━━ Bereitgestellter Auszug
Notfall Notaufnahme
Sachverständigenrat stellt übergreifendes Konzept für die Erstversorgung Kranker vor
Im deutschen Gesundheitssystem knirscht es an allen Ecken und Enden. Besonders die Versorgung von Notfällen hat dringend Verbesserungen nötig. Nun liegt ein umfassendes Reformkonzept vor.
Überfüllte Notaufnahmen in den Krankenhäusern und lange Wartezeiten dort, Unkenntnis des ärztlichen Bereitschaftsdienstes, geschlossene Arztpraxen an Abenden und Wochenenden – das deutsche Gesundheitswesen zeigt sich zersplittert und teils überfordert, wenn es bei Patienten hart auf hart kommt. Der Streit um das Für und Wider von Portalpraxen niedergelassener Ärzte bei großen Krankenhäusern zeigt, dass hier Veränderungen vor der Tür stehen. Die Aufteilung in Sektoren scheint das größte Hindernis für eine bessere Gesundheitsversorgung in Deutschland – und das System der Notfallversorgung hat offenbar besonders dringenden Erneuerungsbedarf.
━━━━
━━ Datensätze
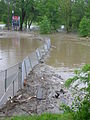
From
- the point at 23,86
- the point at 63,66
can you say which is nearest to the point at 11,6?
the point at 63,66

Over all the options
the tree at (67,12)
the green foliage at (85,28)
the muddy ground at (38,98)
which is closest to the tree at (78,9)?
the tree at (67,12)

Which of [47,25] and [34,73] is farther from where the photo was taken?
[47,25]

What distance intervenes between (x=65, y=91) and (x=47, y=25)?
4688 cm

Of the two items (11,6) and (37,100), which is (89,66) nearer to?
(37,100)

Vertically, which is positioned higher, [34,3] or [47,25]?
[34,3]

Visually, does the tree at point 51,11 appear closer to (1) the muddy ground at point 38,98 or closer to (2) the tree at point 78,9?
(2) the tree at point 78,9

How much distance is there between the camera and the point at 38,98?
10.6 m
━━━━
→ **Ziel der Übung**
Gib bitte aus dem Auszug zur Notfallversorgung den Wortlaut wieder, beginnend bei „Überfüllte Notaufnahmen in“ und endend bei „besonders dringenden Erneuerungsbedarf.“.

→ **Ergebnis der Aufgabe**
Überfüllte Notaufnahmen in den Krankenhäusern und lange Wartezeiten dort, Unkenntnis des ärztlichen Bereitschaftsdienstes, geschlossene Arztpraxen an Abenden und Wochenenden – das deutsche Gesundheitswesen zeigt sich zersplittert und teils überfordert, wenn es bei Patienten hart auf hart kommt. Der Streit um das Für und Wider von Portalpraxen niedergelassener Ärzte bei großen Krankenhäusern zeigt, dass hier Veränderungen vor der Tür stehen. Die Aufteilung in Sektoren scheint das größte Hindernis für eine bessere Gesundheitsversorgung in Deutschland – und das System der Notfallversorgung hat offenbar besonders dringenden Erneuerungsbedarf.